→ **THE EXERCISE**: Reproduce all of the data word for word.

→ **TASK DATA**:
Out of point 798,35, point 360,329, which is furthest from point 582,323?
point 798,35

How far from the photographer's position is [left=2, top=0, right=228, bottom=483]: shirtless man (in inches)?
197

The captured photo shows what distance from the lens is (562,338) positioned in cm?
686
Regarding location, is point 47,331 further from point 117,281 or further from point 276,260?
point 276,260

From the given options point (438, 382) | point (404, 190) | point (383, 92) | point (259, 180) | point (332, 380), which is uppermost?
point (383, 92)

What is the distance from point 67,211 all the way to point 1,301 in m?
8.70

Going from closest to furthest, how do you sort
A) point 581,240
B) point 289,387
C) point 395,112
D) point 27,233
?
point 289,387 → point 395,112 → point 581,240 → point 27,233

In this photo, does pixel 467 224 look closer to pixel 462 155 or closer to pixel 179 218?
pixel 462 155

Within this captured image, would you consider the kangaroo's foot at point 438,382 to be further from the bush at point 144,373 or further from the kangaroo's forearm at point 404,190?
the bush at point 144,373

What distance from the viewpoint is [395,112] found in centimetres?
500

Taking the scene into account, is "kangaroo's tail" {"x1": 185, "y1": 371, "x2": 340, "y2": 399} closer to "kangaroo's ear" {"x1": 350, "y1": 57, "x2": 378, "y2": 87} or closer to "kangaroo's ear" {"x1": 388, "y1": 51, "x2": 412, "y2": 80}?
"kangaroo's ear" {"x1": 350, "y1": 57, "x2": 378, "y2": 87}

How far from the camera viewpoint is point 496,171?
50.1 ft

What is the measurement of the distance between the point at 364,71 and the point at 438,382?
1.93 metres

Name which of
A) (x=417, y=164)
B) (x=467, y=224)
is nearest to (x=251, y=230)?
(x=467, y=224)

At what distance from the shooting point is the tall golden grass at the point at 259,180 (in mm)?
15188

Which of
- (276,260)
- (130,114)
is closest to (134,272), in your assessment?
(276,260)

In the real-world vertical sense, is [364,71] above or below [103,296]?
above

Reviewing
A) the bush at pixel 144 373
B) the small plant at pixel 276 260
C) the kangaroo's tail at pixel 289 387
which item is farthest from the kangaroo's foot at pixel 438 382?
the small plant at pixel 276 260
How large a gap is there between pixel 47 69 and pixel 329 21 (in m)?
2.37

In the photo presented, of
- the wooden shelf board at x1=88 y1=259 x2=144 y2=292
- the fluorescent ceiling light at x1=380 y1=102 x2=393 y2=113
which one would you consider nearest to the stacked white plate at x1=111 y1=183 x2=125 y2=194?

→ **RESULT OF THE EXERCISE**:
Out of point 798,35, point 360,329, which is furthest from point 582,323?
point 798,35

How far from the photographer's position is [left=2, top=0, right=228, bottom=483]: shirtless man (in inches)?
197

The captured photo shows what distance from the lens is (562,338) positioned in cm?
686
Regarding location, is point 47,331 further from point 117,281 or further from point 276,260?
point 276,260

From the given options point (438, 382) | point (404, 190) | point (383, 92) | point (259, 180) | point (332, 380), which is uppermost?
point (383, 92)

What is the distance from point 67,211 all the way to point 1,301 in m?
8.70

Going from closest to furthest, how do you sort
A) point 581,240
B) point 289,387
C) point 395,112
D) point 27,233
?
point 289,387 → point 395,112 → point 581,240 → point 27,233

In this photo, does pixel 467 224 look closer to pixel 462 155 or closer to pixel 179 218?
pixel 462 155

Within this captured image, would you consider the kangaroo's foot at point 438,382 to be further from the bush at point 144,373 or further from the kangaroo's forearm at point 404,190?
the bush at point 144,373

What distance from the viewpoint is [395,112] found in centimetres?
500

Taking the scene into account, is "kangaroo's tail" {"x1": 185, "y1": 371, "x2": 340, "y2": 399} closer to "kangaroo's ear" {"x1": 350, "y1": 57, "x2": 378, "y2": 87} or closer to "kangaroo's ear" {"x1": 388, "y1": 51, "x2": 412, "y2": 80}?
"kangaroo's ear" {"x1": 350, "y1": 57, "x2": 378, "y2": 87}

How far from the camera viewpoint is point 496,171?
50.1 ft

What is the measurement of the distance between the point at 364,71 and the point at 438,382?
1.93 metres

Name which of
A) (x=417, y=164)
B) (x=467, y=224)
is nearest to (x=251, y=230)?
(x=467, y=224)

At what distance from the shooting point is the tall golden grass at the point at 259,180 (in mm)?
15188

Which of
- (276,260)
- (130,114)
is closest to (134,272), in your assessment?
(276,260)

In the real-world vertical sense, is [364,71] above or below [103,296]?
above

Reviewing
A) the bush at pixel 144 373
B) the small plant at pixel 276 260
C) the kangaroo's tail at pixel 289 387
which item is farthest from the kangaroo's foot at pixel 438 382?
the small plant at pixel 276 260
How large a gap is there between pixel 47 69 and pixel 329 21 (in m)?
2.37

In the photo presented, of
- the wooden shelf board at x1=88 y1=259 x2=144 y2=292
- the fluorescent ceiling light at x1=380 y1=102 x2=393 y2=113
which one would you consider nearest to the stacked white plate at x1=111 y1=183 x2=125 y2=194?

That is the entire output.